§ **EXERCISE INPUTS**:
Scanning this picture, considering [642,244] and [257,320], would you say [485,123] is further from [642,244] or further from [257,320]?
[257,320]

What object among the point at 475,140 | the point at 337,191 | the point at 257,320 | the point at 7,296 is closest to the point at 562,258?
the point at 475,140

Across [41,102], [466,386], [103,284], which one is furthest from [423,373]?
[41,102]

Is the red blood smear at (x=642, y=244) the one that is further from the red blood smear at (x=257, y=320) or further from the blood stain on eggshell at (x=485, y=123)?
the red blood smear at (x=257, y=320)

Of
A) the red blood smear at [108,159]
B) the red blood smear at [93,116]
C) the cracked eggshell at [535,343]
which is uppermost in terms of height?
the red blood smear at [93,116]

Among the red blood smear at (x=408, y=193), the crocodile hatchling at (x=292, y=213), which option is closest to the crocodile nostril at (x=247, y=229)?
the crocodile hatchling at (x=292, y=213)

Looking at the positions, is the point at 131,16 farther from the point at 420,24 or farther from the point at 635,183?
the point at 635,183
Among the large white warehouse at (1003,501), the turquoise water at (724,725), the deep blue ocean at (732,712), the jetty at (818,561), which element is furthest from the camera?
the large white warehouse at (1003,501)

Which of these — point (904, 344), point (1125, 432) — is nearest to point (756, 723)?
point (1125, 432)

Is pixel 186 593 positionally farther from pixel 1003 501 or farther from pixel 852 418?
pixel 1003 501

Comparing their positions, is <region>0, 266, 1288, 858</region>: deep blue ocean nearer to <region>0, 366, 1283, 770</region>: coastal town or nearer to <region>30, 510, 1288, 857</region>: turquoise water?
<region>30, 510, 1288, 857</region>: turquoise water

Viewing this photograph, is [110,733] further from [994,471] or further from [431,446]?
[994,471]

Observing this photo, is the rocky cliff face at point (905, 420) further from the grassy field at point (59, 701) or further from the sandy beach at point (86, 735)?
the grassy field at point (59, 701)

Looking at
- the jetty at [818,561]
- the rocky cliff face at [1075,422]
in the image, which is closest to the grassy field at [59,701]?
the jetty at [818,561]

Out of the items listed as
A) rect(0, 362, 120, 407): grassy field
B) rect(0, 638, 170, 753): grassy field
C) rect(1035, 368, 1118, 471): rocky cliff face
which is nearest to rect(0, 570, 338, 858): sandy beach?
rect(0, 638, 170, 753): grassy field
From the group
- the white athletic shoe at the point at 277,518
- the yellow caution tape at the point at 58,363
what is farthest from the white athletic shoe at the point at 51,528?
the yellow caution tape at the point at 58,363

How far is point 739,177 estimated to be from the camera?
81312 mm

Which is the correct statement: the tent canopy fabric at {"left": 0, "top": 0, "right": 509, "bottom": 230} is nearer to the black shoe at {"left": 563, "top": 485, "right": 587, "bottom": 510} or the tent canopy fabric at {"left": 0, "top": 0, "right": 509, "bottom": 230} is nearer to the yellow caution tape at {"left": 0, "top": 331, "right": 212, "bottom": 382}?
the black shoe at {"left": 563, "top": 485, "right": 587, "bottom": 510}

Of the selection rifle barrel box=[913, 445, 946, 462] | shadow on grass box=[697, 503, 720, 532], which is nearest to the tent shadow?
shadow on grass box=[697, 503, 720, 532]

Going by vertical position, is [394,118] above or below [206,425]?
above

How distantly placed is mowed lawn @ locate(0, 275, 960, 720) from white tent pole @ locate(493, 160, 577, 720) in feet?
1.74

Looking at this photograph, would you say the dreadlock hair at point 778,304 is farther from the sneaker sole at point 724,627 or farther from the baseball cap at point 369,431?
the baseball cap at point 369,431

§ **SHORT PROBLEM**:
Reproduce all of the data above word for word, keeping each line and its order unchanged.

§ **WRITTEN SOLUTION**:
Scanning this picture, considering [642,244] and [257,320], would you say [485,123] is further from [642,244] or further from [257,320]?
[257,320]

What object among the point at 475,140 | the point at 337,191 | the point at 257,320 | the point at 7,296 is closest to the point at 562,258?
the point at 475,140

Across [41,102], [466,386], [103,284], which one is furthest from [423,373]?
[41,102]

Is the red blood smear at (x=642, y=244) the one that is further from the red blood smear at (x=257, y=320) or further from the blood stain on eggshell at (x=485, y=123)?
the red blood smear at (x=257, y=320)

Of
A) the red blood smear at [108,159]
B) the red blood smear at [93,116]
C) the cracked eggshell at [535,343]
which is uppermost in terms of height?
the red blood smear at [93,116]

Among the red blood smear at (x=408, y=193), the crocodile hatchling at (x=292, y=213), which option is closest to the crocodile nostril at (x=247, y=229)?
the crocodile hatchling at (x=292, y=213)

Looking at the positions, is the point at 131,16 farther from the point at 420,24 or farther from the point at 635,183?
the point at 635,183
Among the large white warehouse at (1003,501), the turquoise water at (724,725), the deep blue ocean at (732,712), the jetty at (818,561), which element is furthest from the camera?
the large white warehouse at (1003,501)

Which of these — point (904, 344), point (1125, 432) — is nearest to point (756, 723)?
point (1125, 432)

Is pixel 186 593 positionally farther from pixel 1003 501 or farther from pixel 852 418?
pixel 1003 501

Comparing their positions, is <region>0, 266, 1288, 858</region>: deep blue ocean nearer to <region>0, 366, 1283, 770</region>: coastal town or nearer to <region>30, 510, 1288, 857</region>: turquoise water?
<region>30, 510, 1288, 857</region>: turquoise water

Viewing this photograph, is [110,733] further from [994,471] or further from [431,446]?
[994,471]

Observing this photo, is the rocky cliff face at point (905, 420) further from the grassy field at point (59, 701) or further from the sandy beach at point (86, 735)?
the grassy field at point (59, 701)

Looking at
- the jetty at [818,561]
- the rocky cliff face at [1075,422]
in the image, which is closest to the grassy field at [59,701]?
the jetty at [818,561]

Out of the items listed as
A) rect(0, 362, 120, 407): grassy field
B) rect(0, 638, 170, 753): grassy field
C) rect(1035, 368, 1118, 471): rocky cliff face
which is nearest to rect(0, 570, 338, 858): sandy beach?
rect(0, 638, 170, 753): grassy field
From the group
- the white athletic shoe at the point at 277,518
- the yellow caution tape at the point at 58,363
what is farthest from the white athletic shoe at the point at 51,528?
the yellow caution tape at the point at 58,363

How far is point 739,177 estimated to be from the camera?
81312 mm

Which is the correct statement: the tent canopy fabric at {"left": 0, "top": 0, "right": 509, "bottom": 230} is nearer to the black shoe at {"left": 563, "top": 485, "right": 587, "bottom": 510} or the tent canopy fabric at {"left": 0, "top": 0, "right": 509, "bottom": 230} is nearer to the yellow caution tape at {"left": 0, "top": 331, "right": 212, "bottom": 382}?
the black shoe at {"left": 563, "top": 485, "right": 587, "bottom": 510}

Of the selection rifle barrel box=[913, 445, 946, 462] | shadow on grass box=[697, 503, 720, 532], which is nearest to the tent shadow?
shadow on grass box=[697, 503, 720, 532]

Going by vertical position, is [394,118] above or below [206,425]?
above

How distantly placed is mowed lawn @ locate(0, 275, 960, 720) from white tent pole @ locate(493, 160, 577, 720) in feet?
1.74

Looking at this photograph, would you say the dreadlock hair at point 778,304 is farther from the sneaker sole at point 724,627 or farther from the baseball cap at point 369,431?
the baseball cap at point 369,431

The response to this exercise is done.